Dictyonema obscuratum

Scientific classification
- Kingdom: Fungi
- Division: Basidiomycota
- Class: Agaricomycetes
- Order: Agaricales
- Family: Hygrophoraceae
- Genus: Dictyonema
- Species: D. obscuratum
- Binomial name: Dictyonema obscuratum Lücking, A.A.Spielm. & Marcelli (2013)

= Dictyonema obscuratum =

- Authority: Lücking, A.A.Spielm. & Marcelli (2013)

Species of lichen

Dictyonema obscuratum is a species of basidiolichen in the family Hygrophoraceae. Originally discovered in Brazil and later recorded in Bolivia and Colombia, its cryptic, olive-green thallus sets it apart from similar species like Dictyonema phyllophilum and D. schenckianum.

==Taxonomy==
The species was first described by lichenologists Robert Lücking, Adriano Spielmann, and Marcelo Marcelli. Its species name, obscuratum, reflects the very dark hue of the thallus, which can give the deceptive impression that the lichen is absent at first glance. The holotype of Dictyonema obscuratum was collected by the first author at an altitude of 635 m in Mogi-Guaçu Biological Reserve (São Paulo, Brazil) during a November 2007 expedition.

==Description==
This lichen adheres to tree trunks, forming a compact layer of dark olive-green . Individual patches can reach up to 5 cm across, but they often coalesce to cover larger areas. Underneath this layer is a thin, somewhat indistinct, sordid pale brown .

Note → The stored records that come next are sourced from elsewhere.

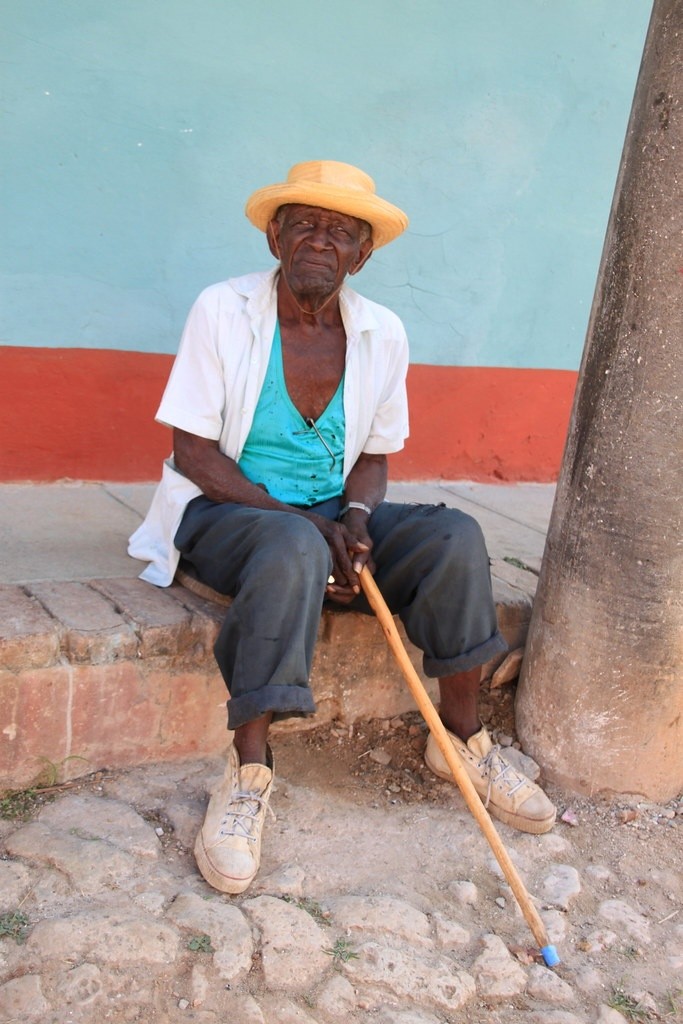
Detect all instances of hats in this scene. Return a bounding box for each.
[245,158,409,249]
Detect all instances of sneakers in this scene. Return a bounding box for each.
[192,738,278,895]
[424,721,557,834]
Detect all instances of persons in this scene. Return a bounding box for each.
[126,159,557,894]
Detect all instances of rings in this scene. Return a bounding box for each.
[328,576,335,584]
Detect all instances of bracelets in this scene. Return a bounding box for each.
[338,501,371,522]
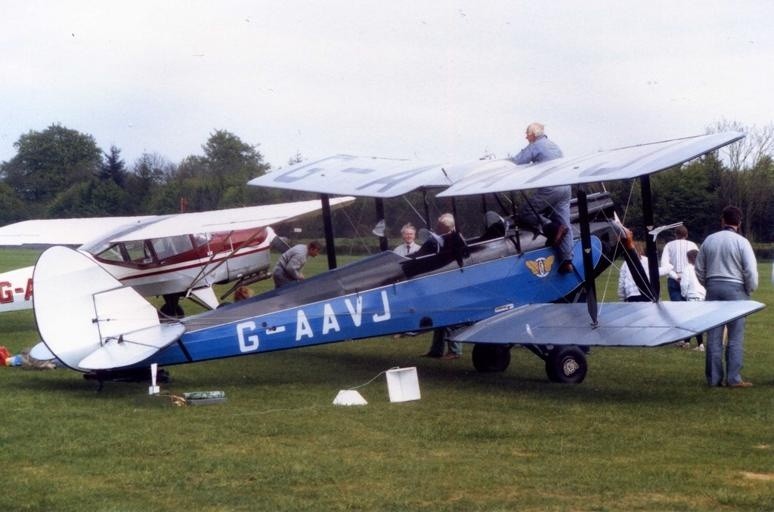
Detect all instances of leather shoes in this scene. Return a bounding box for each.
[419,350,443,358]
[440,351,461,361]
[553,225,568,244]
[731,381,753,388]
[563,262,573,272]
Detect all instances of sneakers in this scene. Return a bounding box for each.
[681,343,691,348]
[698,344,705,352]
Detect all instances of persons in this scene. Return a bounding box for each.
[390,221,422,338]
[501,122,573,273]
[615,238,673,302]
[676,250,707,351]
[694,204,759,387]
[417,213,466,359]
[271,239,323,289]
[661,225,700,347]
[232,286,254,303]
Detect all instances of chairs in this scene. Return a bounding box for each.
[439,231,466,248]
[161,237,177,257]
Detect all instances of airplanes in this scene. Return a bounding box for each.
[0,195,359,325]
[0,127,771,383]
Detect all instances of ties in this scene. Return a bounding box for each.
[406,246,410,254]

The thallus, when viewed in cross-section, measures between 200 and 400 μm thick. This thickness is primarily composed of an upper and a lower medulla, forming the hypothallus. The cyanobacterial filaments that make up the photobiont layer are enclosed in a hyphal sheath, connected to loose hyphae towards the medulla. These dark green filaments can reach sizes of 20–25 μm wide and 6–8 μm high, often turning orange-yellow at the tips.

The basidiospores of D. obscuratum are ellipsoid to narrowly drop-shaped, hyaline, and measure 7–9 by 3–4 μm. Thin-layer chromatography did not reveal any substances present in D. obscuratum.

==Similar species==
Dictyonema obscuratum belongs to the complex previously thought to be a single species, Dictyonema sericeum. It stands out from related species like D. phyllophilum and D. schenckianum due to its very dark thallus and its dark green, irregularly arranged fibrils. The cells of the cyanobacterial filaments in D. obscuratum often divide longitudinally, creating a unique appearance. This feature recalls D. moorei, but D. obscuratum lacks distinct separate filaments within a single sheath.

==Habitat and distribution==
At the time of its publication, D. obscuratum had been found exclusively in the Cerrado (Cerrado denso) vegetation of São Paulo, Brazil. It is typically found growing on the corky bark of characteristic Cerrado trees. In 2014, it was recorded from Bolivia, and in 2015 from Colombia.